Everett Parker Pope was born on July 16, 1919 in Milton, Massachusetts. He moved with his family to North Quincy and was a member of the North Quincy High School’s class of 1936. He then attended Bowdoin College in Maine. After graduating with honors in 1941, he enlisted in the United States Marine Corps.
He went to Officer Candidates School and received a commission as a Second Lieutenant on November 1, 1941. He was posted to the 1st Battalion, 1st Marine Regiment and with them deployed for combat in the Pacific in June 1942 with the 1st Marine Division.
He was a machine gun platoon leader when the Marines stormed Guadalcanal on August 7, 1942. By the time of the landings on Cape Gloucester, Pope had been promoted to Captain and was the commander of 1/1 Marines’ Company C. He was still Company C’s commanding officer when they landed on Peleliu on September 15, 1944. Their strength: 235 Marines.
By the time Captain Pope was ordered to take Hill 100 on Peleliu on September 19, Company C was down to 90 men. They attacked. They seized the hill at great cost. Just twenty-four of Pope’s Marines made it to the top. They held the hill through the night, at times throwing chunks of coral at the attacking Japanese to make them think they had more grenades than they had left.
They held, and Company C’s commander received our nation’s highest honor for his valor in command.
POPE, EVERETT PARKER
Rank and organization: Captain, U.S. Marine Corps, Company C, 1st Battalion, 1st Marines, 1st Marine Division.

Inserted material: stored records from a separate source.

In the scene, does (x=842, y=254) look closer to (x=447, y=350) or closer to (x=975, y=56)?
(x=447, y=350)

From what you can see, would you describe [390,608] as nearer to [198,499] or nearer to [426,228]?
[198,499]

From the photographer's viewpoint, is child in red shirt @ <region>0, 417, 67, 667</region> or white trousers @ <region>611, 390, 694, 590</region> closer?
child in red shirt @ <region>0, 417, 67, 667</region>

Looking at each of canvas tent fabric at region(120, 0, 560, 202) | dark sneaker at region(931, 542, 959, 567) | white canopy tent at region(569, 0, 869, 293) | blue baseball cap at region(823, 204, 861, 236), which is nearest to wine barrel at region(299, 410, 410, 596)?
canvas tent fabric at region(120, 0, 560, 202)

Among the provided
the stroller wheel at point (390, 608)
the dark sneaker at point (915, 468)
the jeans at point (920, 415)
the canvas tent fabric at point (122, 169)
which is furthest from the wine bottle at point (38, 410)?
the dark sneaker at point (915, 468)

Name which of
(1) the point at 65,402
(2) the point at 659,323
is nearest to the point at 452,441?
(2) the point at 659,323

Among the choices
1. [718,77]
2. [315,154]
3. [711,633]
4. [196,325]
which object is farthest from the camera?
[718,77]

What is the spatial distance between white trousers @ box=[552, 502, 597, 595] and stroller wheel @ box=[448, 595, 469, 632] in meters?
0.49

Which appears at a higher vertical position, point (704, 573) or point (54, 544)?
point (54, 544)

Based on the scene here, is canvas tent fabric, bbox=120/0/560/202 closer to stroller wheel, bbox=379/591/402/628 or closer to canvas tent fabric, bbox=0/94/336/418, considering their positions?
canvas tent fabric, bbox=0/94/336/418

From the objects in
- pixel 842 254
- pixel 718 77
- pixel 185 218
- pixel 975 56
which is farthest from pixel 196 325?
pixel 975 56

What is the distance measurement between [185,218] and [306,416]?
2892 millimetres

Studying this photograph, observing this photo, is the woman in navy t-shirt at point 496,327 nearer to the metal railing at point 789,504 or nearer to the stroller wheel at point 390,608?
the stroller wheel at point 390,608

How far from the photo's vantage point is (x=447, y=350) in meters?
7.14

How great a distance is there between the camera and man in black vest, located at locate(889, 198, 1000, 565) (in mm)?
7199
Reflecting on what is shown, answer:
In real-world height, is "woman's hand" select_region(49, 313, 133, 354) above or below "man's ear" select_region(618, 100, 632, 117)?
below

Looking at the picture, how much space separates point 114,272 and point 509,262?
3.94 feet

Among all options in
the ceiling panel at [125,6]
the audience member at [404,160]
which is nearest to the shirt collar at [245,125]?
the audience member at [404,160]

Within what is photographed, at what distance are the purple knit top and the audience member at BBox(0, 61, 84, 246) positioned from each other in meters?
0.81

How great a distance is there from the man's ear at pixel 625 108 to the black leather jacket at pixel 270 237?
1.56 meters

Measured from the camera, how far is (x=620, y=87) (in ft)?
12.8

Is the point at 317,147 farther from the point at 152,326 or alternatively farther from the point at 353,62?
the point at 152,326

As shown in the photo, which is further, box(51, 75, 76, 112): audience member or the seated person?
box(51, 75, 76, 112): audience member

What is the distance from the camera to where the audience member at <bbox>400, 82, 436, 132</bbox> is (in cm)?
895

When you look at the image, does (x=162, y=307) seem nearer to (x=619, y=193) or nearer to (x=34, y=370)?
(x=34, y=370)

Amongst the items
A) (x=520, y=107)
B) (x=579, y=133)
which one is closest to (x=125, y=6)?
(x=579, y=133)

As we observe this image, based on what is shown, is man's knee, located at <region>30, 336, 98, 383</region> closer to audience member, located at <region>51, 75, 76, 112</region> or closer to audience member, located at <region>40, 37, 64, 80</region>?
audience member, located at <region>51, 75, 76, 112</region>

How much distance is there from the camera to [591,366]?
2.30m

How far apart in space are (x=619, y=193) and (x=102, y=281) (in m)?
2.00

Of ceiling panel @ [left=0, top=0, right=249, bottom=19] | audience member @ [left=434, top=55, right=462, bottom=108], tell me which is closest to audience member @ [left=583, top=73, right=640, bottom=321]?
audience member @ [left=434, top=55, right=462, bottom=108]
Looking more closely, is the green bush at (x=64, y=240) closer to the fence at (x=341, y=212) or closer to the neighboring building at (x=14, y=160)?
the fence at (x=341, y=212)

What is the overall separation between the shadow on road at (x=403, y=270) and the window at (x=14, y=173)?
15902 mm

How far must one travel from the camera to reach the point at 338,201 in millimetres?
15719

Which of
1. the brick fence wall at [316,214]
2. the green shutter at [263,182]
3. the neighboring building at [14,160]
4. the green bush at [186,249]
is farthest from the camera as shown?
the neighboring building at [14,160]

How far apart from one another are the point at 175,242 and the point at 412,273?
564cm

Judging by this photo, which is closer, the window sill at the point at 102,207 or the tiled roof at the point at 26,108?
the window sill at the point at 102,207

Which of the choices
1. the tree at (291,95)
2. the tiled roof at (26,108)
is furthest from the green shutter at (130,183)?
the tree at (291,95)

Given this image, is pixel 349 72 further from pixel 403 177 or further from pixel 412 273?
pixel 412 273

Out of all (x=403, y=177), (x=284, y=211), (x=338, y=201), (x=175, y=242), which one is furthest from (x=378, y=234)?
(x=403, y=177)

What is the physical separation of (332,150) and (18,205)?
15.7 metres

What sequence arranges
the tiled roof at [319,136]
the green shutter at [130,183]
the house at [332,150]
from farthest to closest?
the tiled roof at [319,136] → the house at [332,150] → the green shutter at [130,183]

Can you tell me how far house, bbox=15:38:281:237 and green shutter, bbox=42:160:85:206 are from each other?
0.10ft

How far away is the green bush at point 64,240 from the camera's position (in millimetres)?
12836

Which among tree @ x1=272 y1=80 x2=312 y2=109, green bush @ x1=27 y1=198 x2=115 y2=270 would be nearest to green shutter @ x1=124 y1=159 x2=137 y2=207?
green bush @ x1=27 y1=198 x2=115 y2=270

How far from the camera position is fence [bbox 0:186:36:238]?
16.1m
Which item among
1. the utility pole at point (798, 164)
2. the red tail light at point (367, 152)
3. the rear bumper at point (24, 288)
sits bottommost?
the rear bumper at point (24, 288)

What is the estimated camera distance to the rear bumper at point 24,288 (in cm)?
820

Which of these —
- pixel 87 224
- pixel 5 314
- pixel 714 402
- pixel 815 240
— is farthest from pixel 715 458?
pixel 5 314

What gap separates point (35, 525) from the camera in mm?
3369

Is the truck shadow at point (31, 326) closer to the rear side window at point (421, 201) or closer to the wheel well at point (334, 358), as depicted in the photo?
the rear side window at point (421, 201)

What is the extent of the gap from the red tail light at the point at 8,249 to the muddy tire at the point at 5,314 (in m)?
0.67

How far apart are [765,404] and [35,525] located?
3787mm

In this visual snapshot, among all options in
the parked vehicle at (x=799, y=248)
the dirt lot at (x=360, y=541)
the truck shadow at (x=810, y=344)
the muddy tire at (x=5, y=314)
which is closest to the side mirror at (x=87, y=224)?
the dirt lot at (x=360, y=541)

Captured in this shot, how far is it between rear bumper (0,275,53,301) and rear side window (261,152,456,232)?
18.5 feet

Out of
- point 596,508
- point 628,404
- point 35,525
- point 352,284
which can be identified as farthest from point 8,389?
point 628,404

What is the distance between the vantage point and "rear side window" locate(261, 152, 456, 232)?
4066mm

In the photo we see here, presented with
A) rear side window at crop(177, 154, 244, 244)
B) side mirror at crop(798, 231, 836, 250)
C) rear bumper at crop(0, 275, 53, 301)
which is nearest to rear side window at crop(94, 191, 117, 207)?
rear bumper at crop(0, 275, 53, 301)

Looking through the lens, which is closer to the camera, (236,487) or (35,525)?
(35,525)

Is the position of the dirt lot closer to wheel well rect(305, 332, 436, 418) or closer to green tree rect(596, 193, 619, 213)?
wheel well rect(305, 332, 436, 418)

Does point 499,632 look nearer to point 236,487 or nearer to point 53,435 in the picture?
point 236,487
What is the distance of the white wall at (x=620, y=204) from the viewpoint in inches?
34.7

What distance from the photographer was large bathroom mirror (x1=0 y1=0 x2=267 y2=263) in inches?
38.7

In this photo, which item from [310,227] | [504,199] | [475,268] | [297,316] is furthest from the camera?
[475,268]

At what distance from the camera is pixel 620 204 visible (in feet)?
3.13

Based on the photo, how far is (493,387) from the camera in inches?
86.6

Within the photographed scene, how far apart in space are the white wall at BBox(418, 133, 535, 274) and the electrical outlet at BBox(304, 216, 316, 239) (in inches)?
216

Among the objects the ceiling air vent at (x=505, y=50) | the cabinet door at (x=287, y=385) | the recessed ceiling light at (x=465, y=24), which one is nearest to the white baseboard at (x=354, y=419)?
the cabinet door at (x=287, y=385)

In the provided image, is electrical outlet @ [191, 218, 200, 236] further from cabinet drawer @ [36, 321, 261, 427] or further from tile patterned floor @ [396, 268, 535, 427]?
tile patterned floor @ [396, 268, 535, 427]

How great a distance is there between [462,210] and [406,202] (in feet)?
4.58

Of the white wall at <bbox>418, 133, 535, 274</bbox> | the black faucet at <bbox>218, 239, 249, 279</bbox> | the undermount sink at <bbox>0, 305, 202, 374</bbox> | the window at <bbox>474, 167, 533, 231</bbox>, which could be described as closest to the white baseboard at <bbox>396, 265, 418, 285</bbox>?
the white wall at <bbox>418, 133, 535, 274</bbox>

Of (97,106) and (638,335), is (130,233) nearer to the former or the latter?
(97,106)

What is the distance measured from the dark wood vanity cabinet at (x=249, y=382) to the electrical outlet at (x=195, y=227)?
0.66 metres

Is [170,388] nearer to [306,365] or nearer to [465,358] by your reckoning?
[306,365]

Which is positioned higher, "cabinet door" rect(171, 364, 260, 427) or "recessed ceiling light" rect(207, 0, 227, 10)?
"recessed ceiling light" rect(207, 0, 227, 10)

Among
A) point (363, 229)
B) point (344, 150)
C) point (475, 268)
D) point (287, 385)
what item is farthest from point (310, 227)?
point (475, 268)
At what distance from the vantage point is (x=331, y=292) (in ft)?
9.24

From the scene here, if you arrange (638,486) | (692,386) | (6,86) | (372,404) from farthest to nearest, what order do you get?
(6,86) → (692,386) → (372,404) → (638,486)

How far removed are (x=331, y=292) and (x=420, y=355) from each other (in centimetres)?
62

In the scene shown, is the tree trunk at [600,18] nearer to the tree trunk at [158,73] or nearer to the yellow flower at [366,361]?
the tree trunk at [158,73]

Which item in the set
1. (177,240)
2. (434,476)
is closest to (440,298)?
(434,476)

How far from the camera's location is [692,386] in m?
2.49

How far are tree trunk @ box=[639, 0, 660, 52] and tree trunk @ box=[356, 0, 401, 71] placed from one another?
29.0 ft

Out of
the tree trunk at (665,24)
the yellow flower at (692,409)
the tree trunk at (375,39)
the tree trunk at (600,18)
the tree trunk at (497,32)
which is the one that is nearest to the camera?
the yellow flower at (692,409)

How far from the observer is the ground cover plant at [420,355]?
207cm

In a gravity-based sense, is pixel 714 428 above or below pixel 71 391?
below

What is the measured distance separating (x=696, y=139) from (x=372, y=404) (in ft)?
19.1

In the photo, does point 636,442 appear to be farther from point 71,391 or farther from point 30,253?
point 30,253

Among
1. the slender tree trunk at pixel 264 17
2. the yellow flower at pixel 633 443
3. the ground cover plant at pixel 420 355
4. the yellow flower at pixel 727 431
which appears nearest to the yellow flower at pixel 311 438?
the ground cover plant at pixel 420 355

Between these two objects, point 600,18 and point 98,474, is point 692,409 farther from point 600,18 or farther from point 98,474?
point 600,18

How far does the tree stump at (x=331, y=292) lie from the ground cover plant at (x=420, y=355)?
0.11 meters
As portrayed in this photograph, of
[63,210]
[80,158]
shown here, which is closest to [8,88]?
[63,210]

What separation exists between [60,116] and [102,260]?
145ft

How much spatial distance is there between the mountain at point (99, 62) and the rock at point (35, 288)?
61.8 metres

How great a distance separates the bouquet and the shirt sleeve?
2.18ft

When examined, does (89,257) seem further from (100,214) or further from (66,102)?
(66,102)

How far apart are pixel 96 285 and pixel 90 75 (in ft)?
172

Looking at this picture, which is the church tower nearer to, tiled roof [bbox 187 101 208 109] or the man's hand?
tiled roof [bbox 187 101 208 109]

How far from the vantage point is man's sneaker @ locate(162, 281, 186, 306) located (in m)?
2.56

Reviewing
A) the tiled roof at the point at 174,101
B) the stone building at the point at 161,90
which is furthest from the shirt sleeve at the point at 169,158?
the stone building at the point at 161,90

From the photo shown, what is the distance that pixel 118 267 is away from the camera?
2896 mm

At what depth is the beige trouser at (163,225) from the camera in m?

Place and date: Peleliu Island, Palau group, 19-20 September 1944. Entered service at: Massachusetts
Citation: For conspicuous gallantry and intrepidity at the risk of his life above and beyond the call of duty while serving as commanding officer of Company C, 1st Battalion, 1st Marines, 1st Marine Division, during action against enemy Japanese forces on Peleliu Island, Palau group, on 19-20 September 1944. Subjected to pointblank cannon fire which caused heavy casualties and badly disorganized his company while assaulting a steep coral hill, Capt. Pope rallied his men and gallantly led them to the summit in the face of machine gun, mortar, and sniper fire. Forced by widespread hostile attack to deploy the remnants of his company thinly in order to hold the ground won, and with his machineguns out of order and insufficient water and ammunition, he remained on the exposed hill with 12 men and 1 wounded officer determined to hold through the night. Attacked continuously with grenades, machine guns, and rifles from 3 sides, he and his valiant men fiercely beat back or destroyed the enemy, resorting to hand-to-hand combat as the supply of ammunition dwindled, and still maintaining his lines with his 8 remaining riflemen when daylight brought more deadly fire and he was ordered to withdraw. His valiant leadership against devastating odds while protecting the units below from heavy Japanese attack reflects the highest credit upon Capt. Pope and the U.S. Naval Service.
Pope was later promoted to Major in January 1945 and remained with the Marine Corps Reserve after World War II. He returned to active duty with the beginning of the Korean War, but was allowed to resign his commission before returning to combat. In civilian life, Pope was a banker and was the youngest bank president in New England when he rose to that post in 1953.